Bill Barr Twisted My Words in Dropping the Flynn Case. Here's the Truth.
Mary B. McCord -Ms. McCord was an acting assistant attorney general for national security at the Justice Department from 2016 to 2017.
In attempting to support its argument, the motion cites more than 25 times the F.B.I.'s report of an interview with me in July 2017, two months after I left a decades-long career at the department (under administrations of both parties) that culminated in my role as the acting assistant attorney general for national security.
That report, commonly referred to as a "302," is an interesting read. But the report of my interview is no support for Mr. Barr's dismissal of the Flynn case. It does not suggest that the F.B.I. had no counterintelligence reason for investigating Mr. Flynn. It does not suggest that the F.B.I.'s interview of Mr. Flynn " which led to the false-statements charge " was unlawful or unjustified. It does not support that Mr. Flynn's false statements were not material.
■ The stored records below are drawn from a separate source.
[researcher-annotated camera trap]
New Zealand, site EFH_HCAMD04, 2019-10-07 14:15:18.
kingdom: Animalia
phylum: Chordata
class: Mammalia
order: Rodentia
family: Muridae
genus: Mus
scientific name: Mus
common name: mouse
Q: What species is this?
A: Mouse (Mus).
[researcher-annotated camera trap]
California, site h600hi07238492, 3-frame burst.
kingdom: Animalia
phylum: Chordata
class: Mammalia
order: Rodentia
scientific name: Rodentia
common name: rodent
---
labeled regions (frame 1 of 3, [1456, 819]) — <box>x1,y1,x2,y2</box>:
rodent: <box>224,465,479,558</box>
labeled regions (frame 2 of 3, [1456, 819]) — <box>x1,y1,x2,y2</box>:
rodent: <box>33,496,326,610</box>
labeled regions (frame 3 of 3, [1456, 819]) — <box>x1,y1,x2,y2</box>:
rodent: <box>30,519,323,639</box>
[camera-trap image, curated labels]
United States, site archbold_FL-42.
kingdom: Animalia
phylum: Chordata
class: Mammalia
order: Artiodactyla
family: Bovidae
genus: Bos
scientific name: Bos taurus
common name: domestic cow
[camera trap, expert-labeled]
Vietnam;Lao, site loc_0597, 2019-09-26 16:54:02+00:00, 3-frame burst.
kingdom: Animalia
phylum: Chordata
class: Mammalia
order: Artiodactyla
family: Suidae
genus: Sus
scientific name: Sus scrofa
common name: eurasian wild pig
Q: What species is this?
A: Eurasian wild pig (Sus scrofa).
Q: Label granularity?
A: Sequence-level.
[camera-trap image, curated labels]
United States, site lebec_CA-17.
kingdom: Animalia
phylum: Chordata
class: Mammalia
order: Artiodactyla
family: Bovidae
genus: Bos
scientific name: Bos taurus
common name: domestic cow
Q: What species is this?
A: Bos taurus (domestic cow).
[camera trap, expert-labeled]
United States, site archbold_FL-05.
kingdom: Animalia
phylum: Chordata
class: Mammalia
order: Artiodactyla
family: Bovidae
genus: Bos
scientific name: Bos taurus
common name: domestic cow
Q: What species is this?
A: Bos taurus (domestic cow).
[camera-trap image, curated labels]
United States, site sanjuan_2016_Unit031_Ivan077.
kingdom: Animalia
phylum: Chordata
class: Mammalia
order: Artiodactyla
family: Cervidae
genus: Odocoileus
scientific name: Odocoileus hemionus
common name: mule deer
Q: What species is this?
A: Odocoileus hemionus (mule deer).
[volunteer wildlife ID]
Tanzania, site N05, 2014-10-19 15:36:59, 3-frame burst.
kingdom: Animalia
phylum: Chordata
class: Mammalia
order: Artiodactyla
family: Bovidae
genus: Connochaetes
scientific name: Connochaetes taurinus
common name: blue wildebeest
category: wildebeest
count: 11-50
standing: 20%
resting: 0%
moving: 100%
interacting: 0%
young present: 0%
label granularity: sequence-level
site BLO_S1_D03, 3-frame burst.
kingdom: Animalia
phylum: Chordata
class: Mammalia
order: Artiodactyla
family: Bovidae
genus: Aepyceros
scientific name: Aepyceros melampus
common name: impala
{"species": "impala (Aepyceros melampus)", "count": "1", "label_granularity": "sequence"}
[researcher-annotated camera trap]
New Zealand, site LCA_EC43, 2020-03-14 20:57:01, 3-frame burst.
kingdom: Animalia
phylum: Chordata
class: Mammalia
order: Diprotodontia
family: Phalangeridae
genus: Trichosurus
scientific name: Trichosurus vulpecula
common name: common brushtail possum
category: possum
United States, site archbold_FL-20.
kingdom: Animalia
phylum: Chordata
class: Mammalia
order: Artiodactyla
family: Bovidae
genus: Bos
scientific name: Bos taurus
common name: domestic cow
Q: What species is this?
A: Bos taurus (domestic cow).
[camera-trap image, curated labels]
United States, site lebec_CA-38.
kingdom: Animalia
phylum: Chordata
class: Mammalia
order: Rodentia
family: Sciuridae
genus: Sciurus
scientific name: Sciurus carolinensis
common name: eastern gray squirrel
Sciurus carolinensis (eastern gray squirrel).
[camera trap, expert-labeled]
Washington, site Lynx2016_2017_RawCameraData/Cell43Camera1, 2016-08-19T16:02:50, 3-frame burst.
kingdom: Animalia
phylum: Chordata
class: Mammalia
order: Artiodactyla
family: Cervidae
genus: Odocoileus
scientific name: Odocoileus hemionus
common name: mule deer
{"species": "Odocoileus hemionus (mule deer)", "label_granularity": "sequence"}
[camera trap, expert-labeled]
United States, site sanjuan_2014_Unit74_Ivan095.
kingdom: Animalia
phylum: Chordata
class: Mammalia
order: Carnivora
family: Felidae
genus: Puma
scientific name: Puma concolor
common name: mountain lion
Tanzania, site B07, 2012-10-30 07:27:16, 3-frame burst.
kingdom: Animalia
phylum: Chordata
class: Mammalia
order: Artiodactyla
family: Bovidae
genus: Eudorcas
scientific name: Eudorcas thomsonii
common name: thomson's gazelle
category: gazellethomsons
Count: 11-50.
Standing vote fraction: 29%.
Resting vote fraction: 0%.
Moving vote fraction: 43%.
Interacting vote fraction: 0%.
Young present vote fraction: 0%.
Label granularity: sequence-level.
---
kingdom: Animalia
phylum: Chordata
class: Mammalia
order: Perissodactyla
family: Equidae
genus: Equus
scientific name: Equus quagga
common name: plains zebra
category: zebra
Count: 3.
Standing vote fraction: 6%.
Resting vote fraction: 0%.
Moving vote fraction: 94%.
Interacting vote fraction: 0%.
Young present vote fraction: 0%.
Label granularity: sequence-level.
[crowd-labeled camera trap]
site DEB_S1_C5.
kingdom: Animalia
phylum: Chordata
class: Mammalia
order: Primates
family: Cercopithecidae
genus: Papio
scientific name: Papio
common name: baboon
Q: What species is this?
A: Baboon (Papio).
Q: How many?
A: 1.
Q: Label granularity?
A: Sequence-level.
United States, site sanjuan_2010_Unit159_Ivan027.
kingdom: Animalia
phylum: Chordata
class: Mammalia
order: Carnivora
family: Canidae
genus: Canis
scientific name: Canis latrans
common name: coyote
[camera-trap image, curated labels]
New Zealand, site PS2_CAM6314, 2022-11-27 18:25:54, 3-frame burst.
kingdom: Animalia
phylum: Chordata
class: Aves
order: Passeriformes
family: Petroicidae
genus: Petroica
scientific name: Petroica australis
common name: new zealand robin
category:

And it does not support the Justice Department's assertion that the continued prosecution of the case against Mr. Flynn, who pleaded guilty to knowingly making material false statements to the FBI, "would not serve the interests of justice."
The account of my interview in 2017 doesn't help the department support this conclusion, and it is disingenuous for the department to twist my words to suggest that it does. What the account of my interview describes is a difference of opinion about what to do with the information that Mr. Flynn apparently had lied to the incoming vice president, Mr. Pence, and others in the incoming administration about whether he had discussed the Obama administration's sanctions against Russia in his calls with Mr. Kislyak. Those apparent lies prompted Mr. Pence and others to convey inaccurate statements about the nature of the conversations in public news conferences and interviews.
The potential for blackmail of Mr. Flynn by the Russians is what the former Justice Department leadership, including me, thought needed to be conveyed to the incoming White House. After all, Mr. Flynn was set to become the national security adviser, and it was untenable that Russia " which the intelligence community had just assessed had sought to interfere in the U.S. presidential election " might have leverage over him.
This is where the F.B.I. disagreed with the Justice Department's preferred approach.
In short, the report of my interview does not anywhere suggest that the F.B.I.'s interview of Mr. Flynn was unconstitutional, unlawful or not "tethered" to any legitimate counterintelligence purpose.